Excerpts of spatial question data:
+ + + +

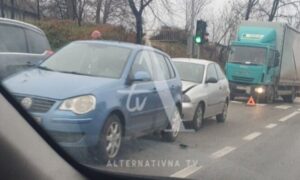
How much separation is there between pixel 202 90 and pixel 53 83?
3848mm

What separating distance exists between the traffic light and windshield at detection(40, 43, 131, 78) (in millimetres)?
474

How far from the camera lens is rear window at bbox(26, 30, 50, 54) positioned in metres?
3.20

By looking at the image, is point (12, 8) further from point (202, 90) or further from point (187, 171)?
point (202, 90)

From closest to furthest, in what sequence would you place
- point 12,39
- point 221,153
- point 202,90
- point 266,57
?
point 12,39, point 221,153, point 202,90, point 266,57

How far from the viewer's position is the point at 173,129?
13.1 ft

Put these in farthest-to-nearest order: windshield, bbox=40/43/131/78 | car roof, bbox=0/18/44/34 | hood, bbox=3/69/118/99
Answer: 1. windshield, bbox=40/43/131/78
2. car roof, bbox=0/18/44/34
3. hood, bbox=3/69/118/99

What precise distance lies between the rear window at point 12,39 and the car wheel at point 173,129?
1.13 metres

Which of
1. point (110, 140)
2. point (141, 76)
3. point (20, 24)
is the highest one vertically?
point (20, 24)

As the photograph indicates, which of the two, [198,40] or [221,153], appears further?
[221,153]

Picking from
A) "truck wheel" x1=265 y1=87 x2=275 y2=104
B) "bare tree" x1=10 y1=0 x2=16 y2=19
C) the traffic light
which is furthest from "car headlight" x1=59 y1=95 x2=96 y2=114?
"truck wheel" x1=265 y1=87 x2=275 y2=104

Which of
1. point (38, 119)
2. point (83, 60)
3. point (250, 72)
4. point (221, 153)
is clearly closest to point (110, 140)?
point (83, 60)

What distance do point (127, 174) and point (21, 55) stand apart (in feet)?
2.77

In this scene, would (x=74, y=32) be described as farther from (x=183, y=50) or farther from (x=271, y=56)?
(x=271, y=56)

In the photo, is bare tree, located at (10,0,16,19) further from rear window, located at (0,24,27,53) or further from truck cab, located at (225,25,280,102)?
truck cab, located at (225,25,280,102)
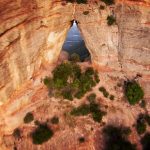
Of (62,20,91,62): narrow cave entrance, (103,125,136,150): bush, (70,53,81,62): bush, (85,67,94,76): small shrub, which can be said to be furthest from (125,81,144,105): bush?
(70,53,81,62): bush

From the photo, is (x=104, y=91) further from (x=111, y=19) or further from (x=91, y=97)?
(x=111, y=19)

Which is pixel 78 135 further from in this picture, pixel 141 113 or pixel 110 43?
pixel 110 43

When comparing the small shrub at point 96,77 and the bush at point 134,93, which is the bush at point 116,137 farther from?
the small shrub at point 96,77

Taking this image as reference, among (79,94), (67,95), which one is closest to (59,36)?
(67,95)

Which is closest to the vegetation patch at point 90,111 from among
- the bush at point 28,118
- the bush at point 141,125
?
the bush at point 141,125

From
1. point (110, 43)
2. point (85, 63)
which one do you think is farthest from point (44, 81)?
point (110, 43)

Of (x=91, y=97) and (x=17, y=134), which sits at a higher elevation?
(x=91, y=97)

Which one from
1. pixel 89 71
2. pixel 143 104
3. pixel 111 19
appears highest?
pixel 111 19
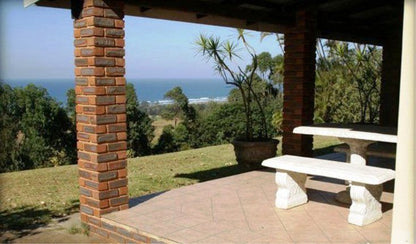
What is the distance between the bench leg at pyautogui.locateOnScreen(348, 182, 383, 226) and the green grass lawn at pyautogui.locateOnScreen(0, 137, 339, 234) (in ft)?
10.8

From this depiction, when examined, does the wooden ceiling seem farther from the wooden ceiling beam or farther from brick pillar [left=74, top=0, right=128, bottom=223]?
brick pillar [left=74, top=0, right=128, bottom=223]

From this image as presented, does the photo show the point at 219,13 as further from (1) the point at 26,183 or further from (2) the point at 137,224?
(1) the point at 26,183

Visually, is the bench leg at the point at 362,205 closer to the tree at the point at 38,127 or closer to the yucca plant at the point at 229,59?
the yucca plant at the point at 229,59

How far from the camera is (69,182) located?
7.48 metres

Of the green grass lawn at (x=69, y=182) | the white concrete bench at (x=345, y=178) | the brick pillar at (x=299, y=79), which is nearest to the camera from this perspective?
the white concrete bench at (x=345, y=178)

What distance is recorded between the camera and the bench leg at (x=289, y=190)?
4.44 metres

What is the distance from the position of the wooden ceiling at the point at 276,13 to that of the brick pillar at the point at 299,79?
0.20 meters

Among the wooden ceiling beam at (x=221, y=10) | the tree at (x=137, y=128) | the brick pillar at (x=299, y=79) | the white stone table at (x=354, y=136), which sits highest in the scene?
the wooden ceiling beam at (x=221, y=10)

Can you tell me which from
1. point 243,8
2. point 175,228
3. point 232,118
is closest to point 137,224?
point 175,228

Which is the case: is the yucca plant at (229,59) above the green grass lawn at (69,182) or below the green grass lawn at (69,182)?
above

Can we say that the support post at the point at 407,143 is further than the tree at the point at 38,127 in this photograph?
No

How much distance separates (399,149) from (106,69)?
2718mm

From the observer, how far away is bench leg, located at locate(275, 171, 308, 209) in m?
4.44

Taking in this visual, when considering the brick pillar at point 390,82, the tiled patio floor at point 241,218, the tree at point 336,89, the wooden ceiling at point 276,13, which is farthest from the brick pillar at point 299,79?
the tree at point 336,89
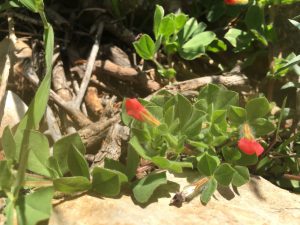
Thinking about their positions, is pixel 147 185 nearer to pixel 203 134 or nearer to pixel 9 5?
pixel 203 134

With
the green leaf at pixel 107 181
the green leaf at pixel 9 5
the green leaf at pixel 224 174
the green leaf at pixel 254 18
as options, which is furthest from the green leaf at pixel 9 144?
the green leaf at pixel 254 18

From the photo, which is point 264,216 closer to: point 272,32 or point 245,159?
point 245,159

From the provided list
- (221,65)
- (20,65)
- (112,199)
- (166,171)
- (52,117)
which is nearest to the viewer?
(112,199)

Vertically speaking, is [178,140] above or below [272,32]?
below

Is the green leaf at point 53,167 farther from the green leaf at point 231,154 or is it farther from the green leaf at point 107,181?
the green leaf at point 231,154

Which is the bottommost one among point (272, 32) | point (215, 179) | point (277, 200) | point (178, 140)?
point (277, 200)

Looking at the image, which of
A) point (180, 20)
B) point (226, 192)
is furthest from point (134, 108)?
point (180, 20)

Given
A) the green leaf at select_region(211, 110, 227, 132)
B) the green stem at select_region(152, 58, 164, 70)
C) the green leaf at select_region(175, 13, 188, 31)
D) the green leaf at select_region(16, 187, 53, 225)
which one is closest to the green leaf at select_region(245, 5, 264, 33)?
the green leaf at select_region(175, 13, 188, 31)

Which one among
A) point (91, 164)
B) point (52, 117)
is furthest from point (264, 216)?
point (52, 117)
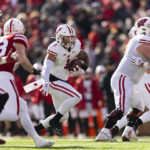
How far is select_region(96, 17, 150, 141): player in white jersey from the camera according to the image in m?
8.01

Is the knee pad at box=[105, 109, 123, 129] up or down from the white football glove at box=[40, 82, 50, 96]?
down

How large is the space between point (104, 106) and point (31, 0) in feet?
19.5

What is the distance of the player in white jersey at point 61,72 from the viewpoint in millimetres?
8391

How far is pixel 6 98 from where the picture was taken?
6910mm

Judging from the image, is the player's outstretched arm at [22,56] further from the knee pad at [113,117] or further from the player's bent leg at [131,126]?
the player's bent leg at [131,126]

+ + + +

Required task:
Print the data above exactly, with no changes, and leave out all the pictures.

Solution to the exercise:
How much separation is there between pixel 202 90 and pixel 53 83?
3848mm

What separating distance exists between the traffic light and windshield at detection(40, 43, 131, 78) (in millimetres)?
474

How far from the camera lens is rear window at bbox(26, 30, 50, 54) positioned in metres?
3.20

By looking at the image, is point (12, 8) further from point (202, 90) or further from point (187, 171)?
point (202, 90)

From closest to furthest, in what sequence would you place
- point 12,39
- point 221,153
- point 202,90
- point 266,57
?
point 12,39, point 221,153, point 202,90, point 266,57

How far from the viewer's position is the point at 173,129?
13.1 ft

Put these in farthest-to-nearest order: windshield, bbox=40/43/131/78 | car roof, bbox=0/18/44/34 | hood, bbox=3/69/118/99
Answer: 1. windshield, bbox=40/43/131/78
2. car roof, bbox=0/18/44/34
3. hood, bbox=3/69/118/99

What precise distance lies between the rear window at point 12,39 and the car wheel at point 173,129?
1.13 metres

Which of
1. point (110, 140)
2. point (141, 76)
3. point (20, 24)
is the highest one vertically?
point (20, 24)

As the photograph indicates, which of the two, [198,40] or [221,153], appears further?
[221,153]

Picking from
A) "truck wheel" x1=265 y1=87 x2=275 y2=104
B) "bare tree" x1=10 y1=0 x2=16 y2=19
C) the traffic light
which is furthest from "car headlight" x1=59 y1=95 x2=96 y2=114?
"truck wheel" x1=265 y1=87 x2=275 y2=104

Which of
1. point (38, 119)
2. point (83, 60)
3. point (250, 72)
4. point (221, 153)
is clearly closest to point (110, 140)?
point (83, 60)

What distance do point (127, 174) and point (21, 55) stand apart (in feet)?
2.77

In this scene, would (x=74, y=32) be described as farther from (x=183, y=50) or farther from (x=271, y=56)?
(x=271, y=56)

In the photo, is bare tree, located at (10,0,16,19) further from rear window, located at (0,24,27,53) or further from truck cab, located at (225,25,280,102)?
truck cab, located at (225,25,280,102)
Of (62,20,91,62): narrow cave entrance, (103,125,136,150): bush, (70,53,81,62): bush, (85,67,94,76): small shrub, which can be said to be furthest from (125,81,144,105): bush?
(70,53,81,62): bush

From the photo, is (x=104, y=91) further from (x=111, y=19) or further from (x=91, y=97)?
(x=111, y=19)

Which is pixel 78 135 further from in this picture, pixel 141 113 or pixel 110 43?
pixel 110 43

When comparing the small shrub at point 96,77 and the bush at point 134,93, which is the bush at point 116,137 farther from?
the small shrub at point 96,77

Taking this image as reference, among (79,94), (67,95), which one is closest to (59,36)?
(67,95)

Which is closest to the vegetation patch at point 90,111 from among
- the bush at point 28,118
- the bush at point 141,125
?
the bush at point 141,125

From
1. point (110, 43)
2. point (85, 63)
which one do you think is farthest from point (44, 81)?
point (110, 43)

Of (x=91, y=97) and (x=17, y=134), which sits at a higher elevation?
(x=91, y=97)

Which one from
1. pixel 89 71
2. pixel 143 104
3. pixel 111 19
appears highest?
pixel 111 19
What is the distance between the bench leg at pyautogui.locateOnScreen(348, 182, 383, 226) and the green grass lawn at pyautogui.locateOnScreen(0, 137, 339, 234) (in ft)?
10.8

From this depiction, when examined, does the wooden ceiling seem farther from the wooden ceiling beam or farther from brick pillar [left=74, top=0, right=128, bottom=223]?
brick pillar [left=74, top=0, right=128, bottom=223]

From this image as presented, does the photo show the point at 219,13 as further from (1) the point at 26,183 or further from (2) the point at 137,224?
(1) the point at 26,183

Visually, is the bench leg at the point at 362,205 closer to the tree at the point at 38,127 or closer to the yucca plant at the point at 229,59?
the yucca plant at the point at 229,59

How far from the camera is (69,182) located?
7.48 metres

Of the green grass lawn at (x=69, y=182) | the white concrete bench at (x=345, y=178) | the brick pillar at (x=299, y=79), which is nearest to the camera from this perspective?
the white concrete bench at (x=345, y=178)

What distance is recorded between the camera and the bench leg at (x=289, y=190)?
4.44 metres

What is the distance from the position of the wooden ceiling at the point at 276,13 to that of the brick pillar at the point at 299,79?
0.20 meters

Among the wooden ceiling beam at (x=221, y=10) | the tree at (x=137, y=128) | the brick pillar at (x=299, y=79) | the white stone table at (x=354, y=136), which sits highest in the scene?
the wooden ceiling beam at (x=221, y=10)

Can you tell me which from
1. point 243,8
2. point 175,228
3. point 232,118
is closest to point 137,224?
point 175,228

Which is the case: is the yucca plant at (229,59) above the green grass lawn at (69,182) or below the green grass lawn at (69,182)?
above

Can we say that the support post at the point at 407,143 is further than the tree at the point at 38,127 in this photograph?
No

How much distance separates (399,149) from (106,69)?
2718mm

From the observer, how far away is bench leg, located at locate(275, 171, 308, 209) in m?
4.44

Taking in this visual, when considering the brick pillar at point 390,82, the tiled patio floor at point 241,218, the tree at point 336,89, the wooden ceiling at point 276,13, which is farthest from the brick pillar at point 299,79?
the tree at point 336,89
Thinking about their positions, is pixel 147 185 nearer to pixel 203 134 or nearer to pixel 9 5?
pixel 203 134

With
the green leaf at pixel 107 181
the green leaf at pixel 9 5
the green leaf at pixel 224 174
the green leaf at pixel 254 18
as options, which is furthest from the green leaf at pixel 9 144?
the green leaf at pixel 254 18

From the photo, which is point 264,216 closer to: point 272,32 or point 245,159?
point 245,159

From the provided list
- (221,65)
- (20,65)
- (112,199)
- (166,171)
- (52,117)
which is nearest to the viewer?
(112,199)

Vertically speaking, is [178,140] above or below [272,32]?
below

Is the green leaf at point 53,167 farther from the green leaf at point 231,154 or is it farther from the green leaf at point 107,181?
the green leaf at point 231,154

Which is the bottommost one among point (272, 32) | point (215, 179) | point (277, 200) | point (178, 140)?
point (277, 200)

Looking at the image, which of
A) point (180, 20)
B) point (226, 192)
is furthest from point (134, 108)?
point (180, 20)

Given
A) the green leaf at select_region(211, 110, 227, 132)
B) the green stem at select_region(152, 58, 164, 70)
C) the green leaf at select_region(175, 13, 188, 31)
D) the green leaf at select_region(16, 187, 53, 225)
which one is closest to the green leaf at select_region(245, 5, 264, 33)?
the green leaf at select_region(175, 13, 188, 31)

Which one among
A) point (91, 164)
B) point (52, 117)
is furthest from point (264, 216)?
point (52, 117)
How far is select_region(96, 17, 150, 141): player in white jersey from the camera according to the image in m?
8.01

Is the knee pad at box=[105, 109, 123, 129] up or down from the white football glove at box=[40, 82, 50, 96]?
down

How large is the space between point (104, 106) and point (31, 0) in feet?
19.5

What is the distance of the player in white jersey at point 61,72 from the viewpoint in millimetres?
8391

How far is pixel 6 98 from where the picture was taken?
6910mm

Judging from the image, is the player's outstretched arm at [22,56] further from the knee pad at [113,117] or further from the player's bent leg at [131,126]?
the player's bent leg at [131,126]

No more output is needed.